Mar 02 14:57:45 srv-app03 systemd[1]: Stopped The nginx HTTP and reverse proxy server.
Mar 02 14:57:45 srv-app03 systemd[1]: Starting The nginx HTTP and reverse proxy server…
Mar 02 14:57:45 srv-app03 nginx[4988]: nginx: the configuration file /etc/nginx/nginx.conf syntax is ok
Mar 02 14:57:45 srv-app03 nginx[4988]: nginx: [emerg] socket() [::]:80 failed (97: Address family not supported by protocol)
Mar 02 14:57:45 srv-app03 nginx[4988]: nginx: configuration file /etc/nginx/nginx.conf test failed
Mar 02 14:57:45 srv-app03 systemd[1]: nginx.service: control process exited, code=exited status=1
Mar 02 14:57:45 srv-app03 systemd[1]: Failed to start The nginx HTTP and reverse proxy server.
Mar 02 14:57:45 srv-app03 systemd[1]: Unit nginx.service entered failed state.
Mar 02 14:57:45 srv-app03 systemd[1]: nginx.service failed.

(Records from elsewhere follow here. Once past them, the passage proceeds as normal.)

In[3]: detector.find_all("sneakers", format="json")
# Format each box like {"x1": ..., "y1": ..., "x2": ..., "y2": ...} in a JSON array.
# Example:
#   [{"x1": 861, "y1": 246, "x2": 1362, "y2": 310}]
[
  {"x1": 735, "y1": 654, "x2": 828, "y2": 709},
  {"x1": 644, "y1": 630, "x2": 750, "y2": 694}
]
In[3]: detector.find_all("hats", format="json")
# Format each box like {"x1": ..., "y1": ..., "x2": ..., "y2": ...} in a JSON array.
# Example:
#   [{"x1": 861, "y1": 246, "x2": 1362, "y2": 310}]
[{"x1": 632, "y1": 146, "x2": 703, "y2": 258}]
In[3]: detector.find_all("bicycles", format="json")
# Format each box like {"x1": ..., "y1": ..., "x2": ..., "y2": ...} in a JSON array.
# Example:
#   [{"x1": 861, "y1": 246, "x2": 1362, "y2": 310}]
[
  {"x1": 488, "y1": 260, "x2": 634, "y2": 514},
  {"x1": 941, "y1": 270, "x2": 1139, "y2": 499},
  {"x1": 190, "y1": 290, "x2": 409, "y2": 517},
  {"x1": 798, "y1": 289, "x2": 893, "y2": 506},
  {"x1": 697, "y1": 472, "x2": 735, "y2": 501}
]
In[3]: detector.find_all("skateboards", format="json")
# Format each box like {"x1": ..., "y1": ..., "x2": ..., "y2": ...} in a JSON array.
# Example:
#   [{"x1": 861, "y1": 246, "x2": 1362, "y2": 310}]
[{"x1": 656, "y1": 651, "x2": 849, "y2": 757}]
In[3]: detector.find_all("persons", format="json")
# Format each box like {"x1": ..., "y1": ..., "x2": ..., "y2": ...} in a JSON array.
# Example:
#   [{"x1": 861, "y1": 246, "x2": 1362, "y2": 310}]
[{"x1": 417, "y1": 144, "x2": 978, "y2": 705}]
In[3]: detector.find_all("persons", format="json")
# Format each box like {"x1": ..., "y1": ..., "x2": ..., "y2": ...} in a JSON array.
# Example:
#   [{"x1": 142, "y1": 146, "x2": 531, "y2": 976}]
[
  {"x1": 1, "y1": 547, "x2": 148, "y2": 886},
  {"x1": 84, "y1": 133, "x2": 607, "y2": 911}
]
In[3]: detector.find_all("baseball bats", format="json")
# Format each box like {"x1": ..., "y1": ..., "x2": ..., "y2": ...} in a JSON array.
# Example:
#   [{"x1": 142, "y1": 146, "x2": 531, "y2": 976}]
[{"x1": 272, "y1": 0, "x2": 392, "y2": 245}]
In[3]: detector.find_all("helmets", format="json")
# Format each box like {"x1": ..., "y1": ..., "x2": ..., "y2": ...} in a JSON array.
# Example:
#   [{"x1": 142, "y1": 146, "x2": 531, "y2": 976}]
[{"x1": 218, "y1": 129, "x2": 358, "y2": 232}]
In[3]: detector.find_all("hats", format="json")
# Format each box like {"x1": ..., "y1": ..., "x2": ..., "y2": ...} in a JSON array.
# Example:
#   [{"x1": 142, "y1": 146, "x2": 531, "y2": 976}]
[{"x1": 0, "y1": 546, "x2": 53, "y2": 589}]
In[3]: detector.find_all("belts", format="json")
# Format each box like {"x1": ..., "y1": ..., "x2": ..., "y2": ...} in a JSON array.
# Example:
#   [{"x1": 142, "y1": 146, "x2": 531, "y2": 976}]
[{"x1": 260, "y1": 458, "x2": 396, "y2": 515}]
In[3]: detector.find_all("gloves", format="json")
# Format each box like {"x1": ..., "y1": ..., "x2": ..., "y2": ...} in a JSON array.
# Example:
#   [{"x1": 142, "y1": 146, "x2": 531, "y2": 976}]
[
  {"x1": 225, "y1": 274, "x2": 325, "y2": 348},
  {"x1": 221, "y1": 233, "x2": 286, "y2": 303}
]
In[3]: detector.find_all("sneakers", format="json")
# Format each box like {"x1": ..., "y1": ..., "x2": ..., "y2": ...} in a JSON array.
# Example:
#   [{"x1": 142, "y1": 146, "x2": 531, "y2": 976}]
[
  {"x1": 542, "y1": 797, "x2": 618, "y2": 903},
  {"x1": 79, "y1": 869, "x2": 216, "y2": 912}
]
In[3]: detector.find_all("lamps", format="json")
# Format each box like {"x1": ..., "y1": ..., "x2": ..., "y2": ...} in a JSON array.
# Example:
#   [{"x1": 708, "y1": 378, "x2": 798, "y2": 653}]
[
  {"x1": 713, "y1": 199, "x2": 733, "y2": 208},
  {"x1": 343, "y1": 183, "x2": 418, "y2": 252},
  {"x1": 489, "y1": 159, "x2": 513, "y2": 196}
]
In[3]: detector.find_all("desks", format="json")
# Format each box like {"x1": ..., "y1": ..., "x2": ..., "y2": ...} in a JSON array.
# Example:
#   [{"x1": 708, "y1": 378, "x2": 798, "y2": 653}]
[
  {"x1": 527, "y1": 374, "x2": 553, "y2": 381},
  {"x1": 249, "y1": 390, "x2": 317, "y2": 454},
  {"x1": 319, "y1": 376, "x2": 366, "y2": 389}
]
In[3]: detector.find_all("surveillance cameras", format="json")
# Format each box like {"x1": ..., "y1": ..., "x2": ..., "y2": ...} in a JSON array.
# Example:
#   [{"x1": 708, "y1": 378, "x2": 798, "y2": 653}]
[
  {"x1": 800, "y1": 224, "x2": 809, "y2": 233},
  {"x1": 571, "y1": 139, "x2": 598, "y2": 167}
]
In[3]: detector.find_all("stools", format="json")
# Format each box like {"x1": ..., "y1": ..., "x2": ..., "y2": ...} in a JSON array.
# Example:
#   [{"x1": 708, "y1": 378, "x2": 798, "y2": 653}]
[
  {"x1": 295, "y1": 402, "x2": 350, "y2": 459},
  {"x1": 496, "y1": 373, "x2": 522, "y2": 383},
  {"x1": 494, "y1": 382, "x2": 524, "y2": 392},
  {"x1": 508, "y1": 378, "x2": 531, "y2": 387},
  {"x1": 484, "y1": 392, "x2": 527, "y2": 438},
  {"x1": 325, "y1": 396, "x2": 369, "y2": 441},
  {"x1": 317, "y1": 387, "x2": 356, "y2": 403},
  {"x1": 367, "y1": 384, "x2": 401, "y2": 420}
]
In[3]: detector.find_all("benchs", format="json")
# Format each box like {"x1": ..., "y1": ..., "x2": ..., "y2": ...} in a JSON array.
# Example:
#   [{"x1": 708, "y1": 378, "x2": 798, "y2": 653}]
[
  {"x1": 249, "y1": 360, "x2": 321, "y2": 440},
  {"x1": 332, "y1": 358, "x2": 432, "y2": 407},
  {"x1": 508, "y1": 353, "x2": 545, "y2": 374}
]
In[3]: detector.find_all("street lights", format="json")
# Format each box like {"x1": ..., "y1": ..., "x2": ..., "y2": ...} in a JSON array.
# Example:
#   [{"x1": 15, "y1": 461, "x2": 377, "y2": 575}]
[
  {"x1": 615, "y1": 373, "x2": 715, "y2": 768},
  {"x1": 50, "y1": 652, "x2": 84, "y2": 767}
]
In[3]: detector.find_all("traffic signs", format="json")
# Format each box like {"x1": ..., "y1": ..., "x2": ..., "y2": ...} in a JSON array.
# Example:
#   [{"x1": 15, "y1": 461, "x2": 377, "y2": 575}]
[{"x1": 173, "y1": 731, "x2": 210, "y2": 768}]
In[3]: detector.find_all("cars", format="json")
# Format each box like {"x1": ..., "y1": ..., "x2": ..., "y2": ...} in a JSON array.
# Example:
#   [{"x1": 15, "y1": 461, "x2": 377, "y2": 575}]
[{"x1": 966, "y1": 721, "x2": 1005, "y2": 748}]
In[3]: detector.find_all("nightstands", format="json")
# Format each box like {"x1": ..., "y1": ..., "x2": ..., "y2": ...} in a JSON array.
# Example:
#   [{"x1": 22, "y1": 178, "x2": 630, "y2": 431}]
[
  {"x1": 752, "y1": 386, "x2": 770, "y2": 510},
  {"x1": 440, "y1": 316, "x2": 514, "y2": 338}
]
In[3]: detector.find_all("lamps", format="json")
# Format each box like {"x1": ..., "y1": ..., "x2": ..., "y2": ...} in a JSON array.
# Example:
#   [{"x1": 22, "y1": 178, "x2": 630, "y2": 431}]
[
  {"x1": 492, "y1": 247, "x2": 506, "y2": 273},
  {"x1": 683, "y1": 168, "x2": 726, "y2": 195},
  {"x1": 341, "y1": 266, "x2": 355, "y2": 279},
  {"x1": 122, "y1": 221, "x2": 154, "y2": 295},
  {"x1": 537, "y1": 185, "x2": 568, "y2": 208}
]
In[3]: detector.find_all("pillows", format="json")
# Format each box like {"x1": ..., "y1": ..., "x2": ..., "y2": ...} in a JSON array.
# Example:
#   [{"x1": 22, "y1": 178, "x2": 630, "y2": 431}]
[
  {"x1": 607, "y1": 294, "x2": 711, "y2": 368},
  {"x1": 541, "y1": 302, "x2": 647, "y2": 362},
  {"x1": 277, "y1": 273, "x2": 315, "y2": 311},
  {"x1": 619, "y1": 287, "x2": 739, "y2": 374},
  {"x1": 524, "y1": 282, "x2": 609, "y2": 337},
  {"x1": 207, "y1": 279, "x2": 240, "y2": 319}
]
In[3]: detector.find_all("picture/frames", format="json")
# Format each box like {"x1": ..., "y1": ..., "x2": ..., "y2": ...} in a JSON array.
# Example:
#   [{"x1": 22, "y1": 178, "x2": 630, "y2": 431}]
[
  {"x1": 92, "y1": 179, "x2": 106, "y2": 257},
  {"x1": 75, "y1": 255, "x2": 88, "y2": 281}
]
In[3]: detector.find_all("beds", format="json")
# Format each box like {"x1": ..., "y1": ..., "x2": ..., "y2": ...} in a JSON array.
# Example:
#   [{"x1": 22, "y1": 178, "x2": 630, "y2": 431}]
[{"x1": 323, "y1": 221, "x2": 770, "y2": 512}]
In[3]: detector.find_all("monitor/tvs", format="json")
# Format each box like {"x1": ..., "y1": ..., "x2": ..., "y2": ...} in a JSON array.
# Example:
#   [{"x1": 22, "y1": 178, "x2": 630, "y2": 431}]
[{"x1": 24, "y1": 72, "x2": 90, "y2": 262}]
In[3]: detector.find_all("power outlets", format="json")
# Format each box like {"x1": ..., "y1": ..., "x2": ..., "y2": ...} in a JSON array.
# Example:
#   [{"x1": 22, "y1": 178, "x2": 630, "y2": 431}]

@Renato You could change /etc/nginx/nginx.conf so it is just listen 80 instead of listen [::]:80. Then service nginx reload.

Hi @garrett,

I already did that, the problem is that I run sudo /usr/local/bin/passbolt-configure, the installation stops on nginx with the following error;

Setting up nginx…

Job for nginx.service failed because the control process exited with error code. See “systemctl status nginx.service” and “journalctl -xe” for details.

[root@srv-app03 ~]# systemctl status nginx.service
● nginx.service - The nginx HTTP and reverse proxy server
Loaded: loaded (/usr/lib/systemd/system/nginx.service; enabled; vendor preset: disabled)
Active: failed (Result: exit-code) since Wed 2022-03-02 17:16:25 -03; 8min ago
Process: 1978 ExecStartPre=/usr/sbin/nginx -t (code=exited, status=1/FAILURE)
Process: 1976 ExecStartPre=/usr/bin/rm -f /run/nginx.pid (code=exited, status=0/SUCCESS)

Mar 02 17:16:25 srv-app03 systemd[1]: Starting The nginx HTTP and reverse proxy server…
Mar 02 17:16:25 srv-app03 nginx[1978]: nginx: the configuration file /etc/nginx/nginx.conf syntax is ok
Mar 02 17:16:25 srv-app03 nginx[1978]: nginx: [emerg] socket() [::]:80 failed (97: Address family not supported by protocol)
Mar 02 17:16:25 srv-app03 nginx[1978]: nginx: configuration file /etc/nginx/nginx.conf test failed
Mar 02 17:16:25 srv-app03 systemd[1]: nginx.service: control process exited, code=exited status=1
Mar 02 17:16:25 srv-app03 systemd[1]: Failed to start The nginx HTTP and reverse proxy server.
Mar 02 17:16:25 srv-app03 systemd[1]: Unit nginx.service entered failed state.
Mar 02 17:16:25 srv-app03 systemd[1]: nginx.service failed.

If I change the nginx.conf to not listen on port [::]:80, when I run the installation script, again it sets this port in nginx.conf automatically, understand?